* [ФРАГМЕНТ ДОКУМЕНТА]:
В сущности антологическая поэзия 40-х годов не была так далека от эпигонского романтизма, как это могло казаться. Их объединяло главное отношение к действительности — отрешенное, приподнятое, эстетское.

Особую роль в антологическом жанре играло мастерство стиха. Антологические стихотворения писались классическими размерами, имевшими длительные и твердые поэтические традиции александрийским стихом, гекзаметром, элегическим дистихом. Подбор звуков, соотношение ритма и фразы, распределение ударений в доцезурной и в зацезурной части стиха в соответствии с движением эмоции — все эти «гармонии стиха божественные тайны» (Майков) требовали тонкого вкуса, большого стихового мастерства. Быть может, более всего мастерство стиха было причиной преимущественного успеха антологических стихотворений Фета в 40 — 50-е годы. Стихотворения этого рода, вошедшие в циклы «Антологические стихотворения», частью в «Элегии» и «Вечера и ночи», единогласно признавались лучшими в сборнике 1850 г. всеми его рецензентами. Ни одно стихотворение Фета на всем протяжении его творчества не вызывало таких восторгов, как антологическая «Диана» с ее пластическою выразительностью, с ее выверенными, точными эпитетами и строгими интонациями александрийского стиха

Богини девственной округлые черты,

Во всем величии блестящей наготы,

Я видел меж дерев над ясными водами.

С продолговатыми, бесцветными очами

Высоко поднялось открытое чело, —

Его недвижностью вниманье облегло,

И дев молению в тяжелых муках чрева

Внимала чуткая и каменная дева.

Но ветер на заре между листов проник, —

Качнулся на воде богини ясный лик;

Я ждал, — она пойдет с колчаном и стрелами,

Молочной белизной мелькая меж древами,

Взирать на сонный Рим, на вечный славы град,

На желтоводный Тибр, на группы колоннад,

На стогны длинные… Но мрамор недвижимый

Белел передо мной красой непостижимой.

Записанные данные:
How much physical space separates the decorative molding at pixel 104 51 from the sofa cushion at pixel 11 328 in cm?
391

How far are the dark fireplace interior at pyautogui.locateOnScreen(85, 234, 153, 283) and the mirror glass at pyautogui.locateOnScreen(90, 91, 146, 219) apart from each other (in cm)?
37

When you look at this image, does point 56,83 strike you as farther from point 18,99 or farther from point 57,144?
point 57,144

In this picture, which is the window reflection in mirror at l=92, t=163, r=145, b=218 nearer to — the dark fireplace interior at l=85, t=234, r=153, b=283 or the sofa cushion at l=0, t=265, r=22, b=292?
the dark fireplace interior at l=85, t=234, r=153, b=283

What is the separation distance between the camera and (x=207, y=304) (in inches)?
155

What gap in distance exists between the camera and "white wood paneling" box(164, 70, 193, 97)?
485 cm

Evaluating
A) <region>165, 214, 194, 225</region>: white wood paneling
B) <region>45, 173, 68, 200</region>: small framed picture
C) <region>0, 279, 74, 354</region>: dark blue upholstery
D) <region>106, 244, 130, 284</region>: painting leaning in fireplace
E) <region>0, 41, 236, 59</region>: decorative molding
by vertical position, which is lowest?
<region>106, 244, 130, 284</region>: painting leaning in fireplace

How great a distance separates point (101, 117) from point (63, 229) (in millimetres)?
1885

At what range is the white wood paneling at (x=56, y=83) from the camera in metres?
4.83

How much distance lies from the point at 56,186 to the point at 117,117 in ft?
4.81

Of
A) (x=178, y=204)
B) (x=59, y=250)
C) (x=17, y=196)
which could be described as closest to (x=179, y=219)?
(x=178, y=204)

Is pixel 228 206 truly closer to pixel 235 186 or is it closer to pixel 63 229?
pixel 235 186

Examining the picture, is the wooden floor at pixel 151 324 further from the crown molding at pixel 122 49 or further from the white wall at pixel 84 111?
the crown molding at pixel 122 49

* [ЧТО СДЕЛАТЬ]:
• 1. Ответьте по тексту об антологической поэзии:
(а) Что объединяло антологическую поэзию 40-х годов с эпигонским романтизмом?
(б) Какими размерами писались антологические стихотворения?
(в) В сборнике какого года рецензенты признали лучшими стихотворения этого рода у Фета?
• 2. Перепишите из текста об антологической поэзии отрывок от слов «Я ждал, — она» до слов «мной красой непостижимой.» включительно.
• 3. Напишите продолжение текста об антологической поэзии, начиная сразу после его последней строки.

* [РЕЗУЛЬТАТЫ РАБОТЫ]:
• 1.
(а) Главное отношение к действительности: отрешенное, приподнятое, эстетское.
(б) Александрийским стихом, гекзаметром, элегическим дистихом.
(в) В сборнике 1850 г.

• 2.
Я ждал, — она пойдет с колчаном и стрелами,

Молочной белизной мелькая меж древами,

Взирать на сонный Рим, на вечный славы град,

На желтоводный Тибр, на группы колоннад,

На стогны длинные… Но мрамор недвижимый

Белел передо мной красой непостижимой.

• 3.
«Всякая похвала немеет перед высокою поэзиею этого стихотворения», — отозвался о «Диане» Некрасов. «Это стихотворение — chef d'?uvre»,191 — писал Тургенев. «Мастерской, неслыханно прелестный антологический очерк „Диана" сделал бы честь перу самого Гете в блистательный период для германского олимпийца», — так оценил стихотворение Дружинин. «Перл антологической поэзии — есть его „Диана", — писал Боткин. — Никогда еще немая поэзия ваяния не была прочувствована и выражена с такою силою <…>. Это высочайший апофеоз не только ваяния, но и всего мифологического мира!». «Последние две строчки этого стихотворения, — писал Достоевский, — полны такой страстной жизненности, такой тоски, такого значения, что мы ничего не знаем более сильного, жизненного во всей нашей русской поэзии».

По темам, по образам, по принципам словосочетания антологические и близкие к ним стихотворения Фета 40-х годов достаточно традиционны, как, впрочем, весь этот жанр, имевший в ту пору такой успех. Эти стихи восходят в основном к двум источникам написанные александрийским стихом — к элегиям Шенье, написанные элегическим дистихом — к «Римским элегиям» Гете.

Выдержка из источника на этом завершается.